◆ **EXCERPTED PASSAGE**:
Start of Block

Don't like pedantic attitude just because some recent paradigm matches that of a while ago. Back then, you don't know dynamic types won't be too welcomed.


Also apparently SQL is #good now. But only because all the people who just spent the last 6 years doing Node said so.


I'm also using it as my default. I also find it great that with every release, they are pushing features that promote immutability; ReadonlyArray, and const assertions, to make developer workflow better and safer.


> It doesn't slow down development

I don’t know about the rest of the world, but I’ve never once been slowed down by a compiler saying “It won’t work like that. Don’t waste your time”.


> > It doesn't slow down development

> I don’t know about the rest of the world, but I’ve never once been slowed down by a compiler saying “It won’t work like that. Don’t waste your time”.

I'm right there with you, I really don't understand this train of thought that catching errors faster somehow makes you slower. I like having the compiler there to catch my errors when I make them rather than some number of minutes/hours/days/months later when everything is on fire and I've forgotten the context of what I was doing.

Maybe learning a statically typed language (nearly) first damages your brain irreparably, and there's no longer any hope for me.


Your remarks apply only to cranking out new code. Static typing prohibits making fundamental changes to an existing body of code, like changing a core, widely-used data structure. To make such a change, you have to be extremely sure that you want it and that you're doing it right. Then you can commit to the days and weeks of refactoring at the end of which you once again have a program you can run.

Under dynamic typing, you just do a small part of the job, yet the program builds; you can get in there and try things. Decisions about how to proceed can be guided by errors you run into when you step on the things broken by the partial refactoring. Seeing things working right away can be a motivator to get the whole thing done. Or it can help you see that, oops, the change is not worth doing or bad for whatever reason: you dodged a bullet with a small amount of sunk cost (the few changes you made that you can throw away without a whole lot of regret).

End of Block

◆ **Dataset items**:
Start of Block

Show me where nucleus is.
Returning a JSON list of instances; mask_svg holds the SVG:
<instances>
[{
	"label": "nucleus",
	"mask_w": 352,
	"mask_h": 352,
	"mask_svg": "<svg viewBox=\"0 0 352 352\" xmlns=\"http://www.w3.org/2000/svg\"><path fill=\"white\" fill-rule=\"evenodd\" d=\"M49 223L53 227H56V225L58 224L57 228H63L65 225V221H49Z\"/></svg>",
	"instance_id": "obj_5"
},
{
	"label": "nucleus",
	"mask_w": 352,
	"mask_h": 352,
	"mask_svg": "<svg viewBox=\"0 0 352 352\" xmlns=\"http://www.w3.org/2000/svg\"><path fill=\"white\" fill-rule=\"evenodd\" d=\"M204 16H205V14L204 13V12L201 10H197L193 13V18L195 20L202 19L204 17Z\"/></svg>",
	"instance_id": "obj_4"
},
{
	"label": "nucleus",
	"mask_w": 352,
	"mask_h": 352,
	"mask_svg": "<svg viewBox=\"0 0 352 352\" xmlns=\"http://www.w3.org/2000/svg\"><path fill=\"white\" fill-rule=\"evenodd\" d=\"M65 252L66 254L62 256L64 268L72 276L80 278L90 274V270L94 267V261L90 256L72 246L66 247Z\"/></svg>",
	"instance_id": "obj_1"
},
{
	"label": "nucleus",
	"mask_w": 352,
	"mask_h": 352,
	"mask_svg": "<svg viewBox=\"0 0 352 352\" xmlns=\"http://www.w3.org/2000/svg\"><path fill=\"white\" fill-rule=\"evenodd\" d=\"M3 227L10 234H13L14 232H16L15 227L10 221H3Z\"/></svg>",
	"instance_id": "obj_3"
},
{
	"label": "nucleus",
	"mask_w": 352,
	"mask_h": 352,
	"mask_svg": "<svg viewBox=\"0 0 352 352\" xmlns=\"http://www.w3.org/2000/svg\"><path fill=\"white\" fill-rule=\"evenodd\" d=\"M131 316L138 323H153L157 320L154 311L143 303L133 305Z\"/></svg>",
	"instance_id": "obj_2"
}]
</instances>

End of Block

◆ **REQUIRED WORK**:
Edit the discussion of static and dynamic typing from "Don't like pedantic" to "be too welcomed.", giving that span again with "paradigm" replaced by "trend". Work solely from the discussion of static and dynamic typing and not from the entries.

◆ **ANSWER SPACE**:
Don't like pedantic attitude just because some recent trend matches that of a while ago. Back then, you don't know dynamic types won't be too welcomed.